Honestly with the schema thing I'd probably be fine with either/or!
A checksum would be crude and user-hostile, only being able to say "you did it wrong" but not really good at tell you what it means to do it right.
If I understand the concepts correctly then it seems like a shared ontology could potentially solve the problem in a non-hostile way.
Plus, it makes me happy because I feel like types are a real-world problem, so it is always nice if the type system could enforce that real-world-ness and all the messiness that comes along for the ride.
We looked at it and there were a few problems we had with where it would force us to put VMs that we just weren't super comfortable with due to the in-process-ness.
More a byproduct of decisions made 5 - 7 years ago when the company was in raw startup mode versus a more mature roadmap.
That's pretty much how I feel as well. People that complain about all the variations in CSV "formats" out there aren't wrong but in practice, for me anyway, most of the files I work with in any given situation come from the same source or a small set of sources and use the same variant.
If/when I get a data source introduced into my workflow that differs from this variant I come up with a routine to normalize it, integrate that into my workflow and move on.
Pretty much the opposite here. Dealing with lots of different formats from different sources, often once off. There's all kinds of crazy things people will call "data" (CSV 'variants' are the tip of the iceberg).
So you can constrain what type of CSV you will allow and if this happens it will bail. It's that simple. There is nothing wrong with having additional constraints on top of just saying it must be "CSV" especially in these scenarios.
I'm in a similar situation, we've been using CSV for over a decade to move billions of dollars worth of product each year. It just works.
> I'm pretty sure most devs are going to use whatever CSV library that comes with their language. When that breaks, it's generally not a simple fix.
Call me a yak-shaver, but in every language I've worked with I've written my own csv parsing library when I needed one.
It's such a trivial thing for the majority cases (varying of delimiters, line-endings, ascii/uft8, quoting, escaping, and embedding of delimiters/line-endings) that it takes barely no time at all after you've done it once in another language. Of course there are edge cases and special cases depending upon specific workloads, but if your team has it's own parser (which is a small amount of obvious code) then it does indeed usually become a simple fix.

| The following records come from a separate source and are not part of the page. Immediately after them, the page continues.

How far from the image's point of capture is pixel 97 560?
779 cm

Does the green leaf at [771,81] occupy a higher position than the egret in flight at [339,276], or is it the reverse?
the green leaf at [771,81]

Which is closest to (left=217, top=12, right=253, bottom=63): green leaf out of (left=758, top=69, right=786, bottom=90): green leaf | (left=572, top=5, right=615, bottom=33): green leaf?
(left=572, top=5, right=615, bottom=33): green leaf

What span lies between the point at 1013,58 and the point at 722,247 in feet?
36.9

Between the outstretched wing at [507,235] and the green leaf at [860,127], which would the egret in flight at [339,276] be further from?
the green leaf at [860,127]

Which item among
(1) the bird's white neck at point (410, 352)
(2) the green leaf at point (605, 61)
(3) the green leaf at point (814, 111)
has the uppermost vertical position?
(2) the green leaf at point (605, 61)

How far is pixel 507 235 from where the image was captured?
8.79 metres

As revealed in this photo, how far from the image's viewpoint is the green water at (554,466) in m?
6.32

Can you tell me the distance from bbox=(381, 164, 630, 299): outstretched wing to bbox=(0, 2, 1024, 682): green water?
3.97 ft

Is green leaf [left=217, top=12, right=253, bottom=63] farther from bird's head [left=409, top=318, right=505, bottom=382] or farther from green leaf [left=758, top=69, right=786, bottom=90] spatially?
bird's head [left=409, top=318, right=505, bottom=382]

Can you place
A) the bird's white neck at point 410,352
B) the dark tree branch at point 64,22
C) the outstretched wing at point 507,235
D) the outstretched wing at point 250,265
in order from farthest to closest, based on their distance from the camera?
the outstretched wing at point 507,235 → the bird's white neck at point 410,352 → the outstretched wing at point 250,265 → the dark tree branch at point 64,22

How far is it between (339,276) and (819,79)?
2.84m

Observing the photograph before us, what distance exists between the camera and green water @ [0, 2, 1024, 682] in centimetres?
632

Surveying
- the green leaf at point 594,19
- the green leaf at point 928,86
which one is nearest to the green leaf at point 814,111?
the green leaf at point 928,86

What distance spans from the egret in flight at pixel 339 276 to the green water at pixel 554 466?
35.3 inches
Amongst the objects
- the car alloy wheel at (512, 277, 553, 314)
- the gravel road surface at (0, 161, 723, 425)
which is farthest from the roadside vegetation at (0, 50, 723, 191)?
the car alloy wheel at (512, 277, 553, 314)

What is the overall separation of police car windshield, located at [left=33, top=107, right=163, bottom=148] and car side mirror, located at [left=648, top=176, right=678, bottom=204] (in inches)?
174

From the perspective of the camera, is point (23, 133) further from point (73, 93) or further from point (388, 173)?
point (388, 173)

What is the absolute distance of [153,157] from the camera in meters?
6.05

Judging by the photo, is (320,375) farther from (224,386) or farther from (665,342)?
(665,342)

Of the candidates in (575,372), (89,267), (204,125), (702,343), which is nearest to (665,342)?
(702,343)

Sounds good using someone else's library, but below a certain complexity it's rarely worth it in the medium to long term except for when doing proof of concept or demo code, or if the domain space is complex.
We've got at least a few dozen customer integrations that parse CSV-ish files, and they all have a custom parser. Many of these have been chugging for over a decade, sending "mission critical" data back and forth.
It's dead simple to whip up, and we can easily tweak it to whatever the customers software spits out, like one field suddenly being UTF-8 encoded in an otherwise Windows-1252 file.
100%. Don’t fix if it ain’t broken. This is the pragmatic approach that often comes across to new devs as “unsexy”. I got some news for “unsexy” software - it works, and it brings the revenue.